══ Trecho dado

Niilismo e paradoxo
- Marcos Nicolini
- Oct 24, 2021
- 7 min read
Então o Senhor Deus fez o humano e o colocou no jardim. Disse, porém, ao humano: você está no meio de um jardim repleto de árvores. Digo que você pode comer de qualquer fruto que desejar, mas não coma do fruto desta árvore aqui, a que lhe conferirá o conhecimento do bem e do mal, pois se você o fizer você terá uma experiência com a morte que se expandirá em você.

(isto que eu fiz acima não é uma tradução, mas uma leitura, com a qual você pode não concordar, mas, eu a fiz e você leu, cabendo a você decidir se quer continuar a ler o que virá abaixo, ou parar por aqui e se poupar de extravagâncias e idiossincrasias, pois esta minha leitura é o anúncio de outras disjunções propositais)

════
══ Entradas

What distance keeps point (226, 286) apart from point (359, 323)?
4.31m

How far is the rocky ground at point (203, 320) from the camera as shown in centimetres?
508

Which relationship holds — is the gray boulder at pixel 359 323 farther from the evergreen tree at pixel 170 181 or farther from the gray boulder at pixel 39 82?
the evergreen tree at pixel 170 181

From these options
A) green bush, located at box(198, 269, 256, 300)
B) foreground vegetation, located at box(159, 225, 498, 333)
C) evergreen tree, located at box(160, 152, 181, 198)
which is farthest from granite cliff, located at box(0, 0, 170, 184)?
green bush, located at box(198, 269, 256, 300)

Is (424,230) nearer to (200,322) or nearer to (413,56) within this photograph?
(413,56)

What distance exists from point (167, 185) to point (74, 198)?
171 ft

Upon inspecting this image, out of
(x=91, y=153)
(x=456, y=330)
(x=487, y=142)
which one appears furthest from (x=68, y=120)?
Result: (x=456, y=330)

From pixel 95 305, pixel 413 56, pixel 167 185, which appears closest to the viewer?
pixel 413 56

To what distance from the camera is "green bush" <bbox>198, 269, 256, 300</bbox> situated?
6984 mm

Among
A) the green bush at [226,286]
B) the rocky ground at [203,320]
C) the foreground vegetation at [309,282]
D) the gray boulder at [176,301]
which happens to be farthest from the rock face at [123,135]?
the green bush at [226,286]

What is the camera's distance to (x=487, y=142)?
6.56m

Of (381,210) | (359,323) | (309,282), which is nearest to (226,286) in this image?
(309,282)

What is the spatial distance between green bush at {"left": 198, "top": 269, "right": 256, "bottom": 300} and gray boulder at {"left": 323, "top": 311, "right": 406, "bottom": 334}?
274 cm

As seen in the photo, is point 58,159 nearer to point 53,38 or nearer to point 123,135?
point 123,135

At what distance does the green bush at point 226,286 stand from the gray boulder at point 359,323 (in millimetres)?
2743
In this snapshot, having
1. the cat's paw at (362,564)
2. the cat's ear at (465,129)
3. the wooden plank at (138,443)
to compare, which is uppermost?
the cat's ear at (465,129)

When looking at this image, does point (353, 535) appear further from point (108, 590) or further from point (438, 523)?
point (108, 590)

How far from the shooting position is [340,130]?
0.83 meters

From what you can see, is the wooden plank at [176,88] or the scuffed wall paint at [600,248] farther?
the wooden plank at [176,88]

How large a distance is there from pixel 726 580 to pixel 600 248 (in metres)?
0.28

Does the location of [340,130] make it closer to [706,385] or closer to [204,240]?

════

O que fazer:
**A)** Transcreva fielmente o trecho a partir das palavras "(isto que eu", parando depois de "outras disjunções propositais)".
**B)** Segundo o trecho, por que o humano não deve comer do fruto da árvore que dá o conhecimento do bem e do mal? Responda em até três frases.
**C)** Por favor, retome o trecho sobre niilismo e paradoxo a partir do ponto em que ele para.
O material acima não tem papel nesta atividade.

Respostas:
**A)**
(isto que eu fiz acima não é uma tradução, mas uma leitura, com a qual você pode não concordar, mas, eu a fiz e você leu, cabendo a você decidir se quer continuar a ler o que virá abaixo, ou parar por aqui e se poupar de extravagâncias e idiossincrasias, pois esta minha leitura é o anúncio de outras disjunções propositais)

**B)** Porque, se comer desse fruto, terá uma experiência com a morte que se expandirá nele.

**C)**
Devo confessar que estou lendo o Gênesis bíblico em meio ao barulho produzido por outras leituras paralelas, uma dela é de Franca D’Agostinini, “A lógica do niilismo” (publicada pela Unisinos). Dizer que leio é quase uma mentira, pois leio uma palavra e descanso 5 minutos, leio outra e mais 5 minutos, assim por diante. Até onde consegui entender a proposta da autora é demonstrar, primeiramente, os elementos que estão presentes neste conceito; mas também a presença do niilismo na dialética de Hegel, na hermenêutica heideggeriana e de Gadamer, na diferença derrideana, no estruturalismo de Lacan e Deleuze e, obviamente, em Vattimo, Rorty, etc. Basicamente o niilismo em Hegel, de Nietzsche, nos filósofos influenciados por estes e aqueles da terceira geração. Mas o que me levou a buscar tal leitura, impossível para mim, deste livro foi a intima relação entre tais filosofias, a matematização do pensamento filosófico e o consequente da cibernética e daí das ciências cognitivas, da I.A. e da indiferenciação entre homem e máquina. O que me conduz a esta leitura, especificamente, é a percepção de uma lógica niilista nos movimentos filosóficos contemporâneos que se imbricam com um mundo entregue às máquinas. Um mundo da morte de Deus, mas também um mundo da morte o humano.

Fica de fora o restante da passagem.